Mon, Jul. 31, 2017

The Danger of Electronic Surveillance of Staff

Poisonous Digital Harvest
SFe - Washington.   The top German court for employment matters in Erfurt exa­mi­ned whether an employer may electronically monitor its employees, using a key­log­ging system. It published its decision on July 27, 2017 in the matter 2 AZR 681/16. The defendant employer had installed keylogging spyware on all of its computers in order to observe their use by its staff whom it had informed about the measure. A dismissed staffer sued the company whose spyware proved that the plaintiff had used its com­pu­ter extensively for personal matters during working hours.

The German Supreme Court for Employment Matters, Bundesarbeitsgericht, decided that the generalized, non-specific surveillance of employees violates the right of pri­va­cy in Art. 2(I) of the German Federal Constitution in conjunction with its Art. 1(I) when the employer lacks reasonable cause to suspect a violation of work rules which relates to §32(I) of the Federal Data Protection Statute. An employer needs a rea­sona­ble sus­picion that the employee commits an offense or another serious violation. The dis­pu­ted matter lacked a specific cause so that the dismissal was void, as the digital harvest was poisonous.

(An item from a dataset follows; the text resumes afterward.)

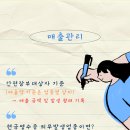 세무회계아라 이미지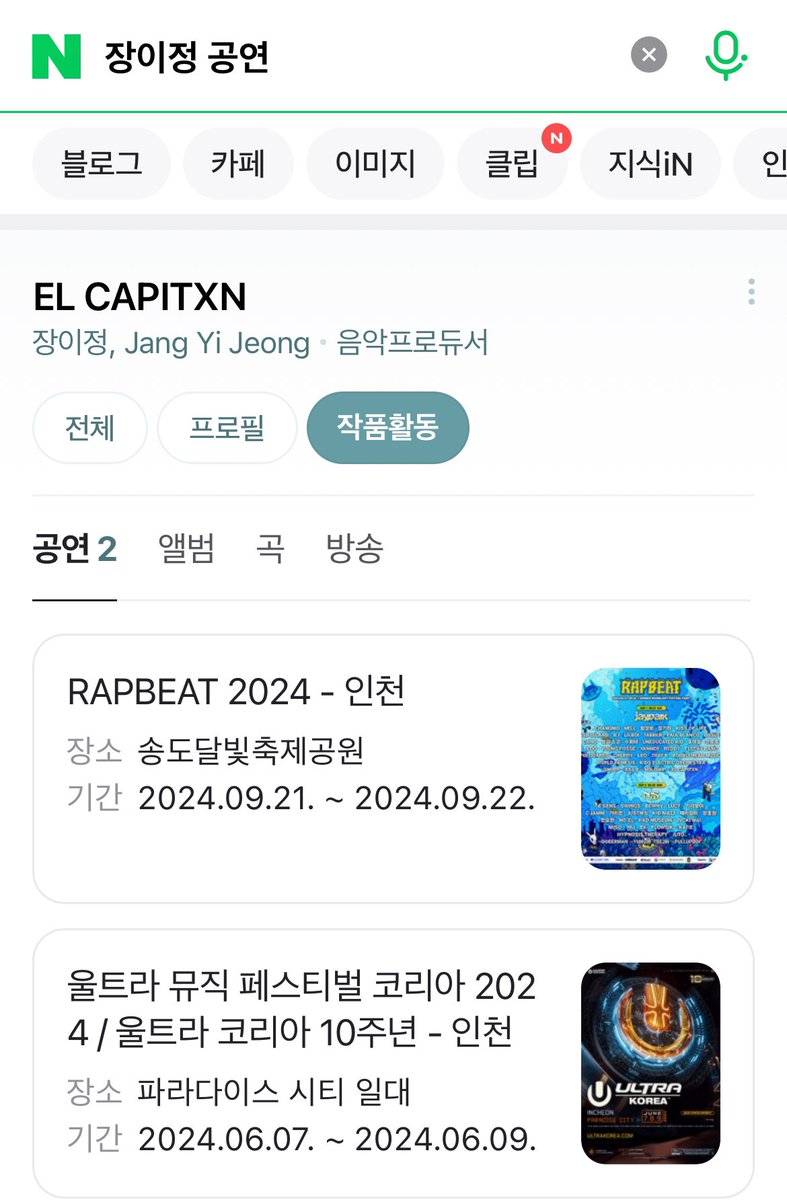 bbodo_0's tweet photo. 드디어!!! 네이버에 UMF 추가 완료👏👏 https://t.co/YI5gXAOL4R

At first glance, German and American Federal Law seem to converge in the area of privacy at the place of employment. In New Orleans, The United States Circuit Court of Appeals for the Fifth Circuit had decided on July 25, 2017 in T-Mobile USA Inc. v. NLRB with a similar result. However, the context in the T-Mobile case was dif­fe­rent: Some monitoring is illegal when it impacts unionization efforts.